= Aim of the exercise =
Your copy of the material must match it exactly, except that pictures are dropped.
══════════════════════════════
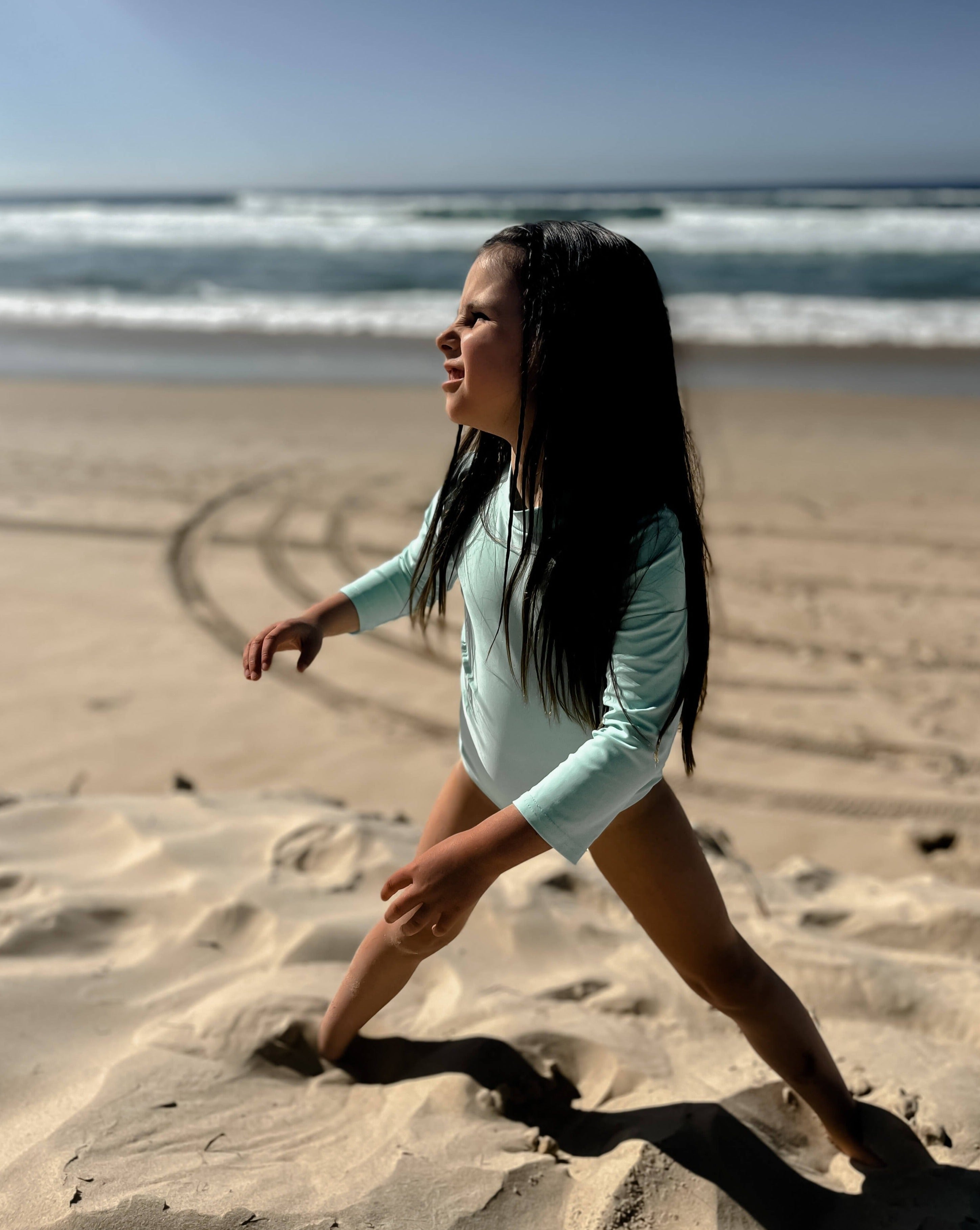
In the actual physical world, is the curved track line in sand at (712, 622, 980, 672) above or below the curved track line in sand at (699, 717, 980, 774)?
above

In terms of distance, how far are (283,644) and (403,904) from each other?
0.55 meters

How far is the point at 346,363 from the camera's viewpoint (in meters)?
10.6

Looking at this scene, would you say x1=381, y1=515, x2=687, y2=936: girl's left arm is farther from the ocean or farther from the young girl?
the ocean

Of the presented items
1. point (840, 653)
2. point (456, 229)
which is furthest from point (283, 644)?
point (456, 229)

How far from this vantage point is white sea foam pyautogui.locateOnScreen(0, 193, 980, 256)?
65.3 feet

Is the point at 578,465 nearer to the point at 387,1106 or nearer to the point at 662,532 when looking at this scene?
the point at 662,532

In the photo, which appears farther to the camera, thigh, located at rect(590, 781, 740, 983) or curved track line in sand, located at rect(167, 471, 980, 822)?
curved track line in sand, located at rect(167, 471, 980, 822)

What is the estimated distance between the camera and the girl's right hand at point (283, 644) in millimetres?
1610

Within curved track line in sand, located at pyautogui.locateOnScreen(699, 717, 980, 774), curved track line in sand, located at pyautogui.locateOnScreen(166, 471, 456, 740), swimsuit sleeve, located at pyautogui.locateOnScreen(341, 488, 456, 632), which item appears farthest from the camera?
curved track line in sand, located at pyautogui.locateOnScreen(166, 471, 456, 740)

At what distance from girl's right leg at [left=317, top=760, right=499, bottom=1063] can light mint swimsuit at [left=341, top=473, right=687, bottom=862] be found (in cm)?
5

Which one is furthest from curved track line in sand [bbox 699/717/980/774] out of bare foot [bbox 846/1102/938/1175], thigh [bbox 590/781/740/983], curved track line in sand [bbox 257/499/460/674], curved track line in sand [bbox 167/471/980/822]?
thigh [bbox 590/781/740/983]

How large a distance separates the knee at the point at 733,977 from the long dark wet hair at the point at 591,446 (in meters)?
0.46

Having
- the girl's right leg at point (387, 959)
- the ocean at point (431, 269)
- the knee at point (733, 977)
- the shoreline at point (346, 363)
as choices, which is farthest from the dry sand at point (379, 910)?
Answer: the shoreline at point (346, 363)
══════════════════════════════
= Exercise result =
In the actual physical world, is the curved track line in sand at (712, 622, 980, 672) above or below the curved track line in sand at (699, 717, 980, 774)?
above

In terms of distance, how far are (283,644) and (403,904) from each other?
0.55 meters

How far is the point at 346,363 from the camera's viewpoint (in meters)?
10.6

Looking at this scene, would you say x1=381, y1=515, x2=687, y2=936: girl's left arm is farther from the ocean or farther from the young girl?
the ocean

Of the presented items
1. point (840, 653)
2. point (456, 229)
which is furthest from point (283, 644)?
point (456, 229)

How far from this vantage point is white sea foam pyautogui.locateOnScreen(0, 193, 980, 256)?
65.3 feet

Is the point at 578,465 nearer to the point at 387,1106 or nearer to the point at 662,532 when looking at this scene?
the point at 662,532

In the photo, which appears farther to the camera, thigh, located at rect(590, 781, 740, 983) or curved track line in sand, located at rect(167, 471, 980, 822)?
curved track line in sand, located at rect(167, 471, 980, 822)

What is the estimated distance between the camera and the girl's right hand at point (283, 644) in millimetres?
1610

Within curved track line in sand, located at pyautogui.locateOnScreen(699, 717, 980, 774), curved track line in sand, located at pyautogui.locateOnScreen(166, 471, 456, 740), swimsuit sleeve, located at pyautogui.locateOnScreen(341, 488, 456, 632), which item appears farthest from the camera?
curved track line in sand, located at pyautogui.locateOnScreen(166, 471, 456, 740)

At what distance from girl's right leg at [left=317, top=760, right=499, bottom=1063] can light mint swimsuit at [left=341, top=473, right=687, bottom=862] be found (in cm)?
5

Which one is furthest from curved track line in sand [bbox 699/717/980/774] out of bare foot [bbox 846/1102/938/1175], thigh [bbox 590/781/740/983], curved track line in sand [bbox 257/499/460/674], curved track line in sand [bbox 167/471/980/822]?
thigh [bbox 590/781/740/983]

How large a distance separates the knee at the point at 733,977 from the long dark wet hair at the point at 591,446 (in meters)?
0.46

Having
- the girl's right leg at point (387, 959)
- the ocean at point (431, 269)
- the knee at point (733, 977)
- the shoreline at point (346, 363)
as choices, which is farthest from the dry sand at point (379, 910)?
Answer: the shoreline at point (346, 363)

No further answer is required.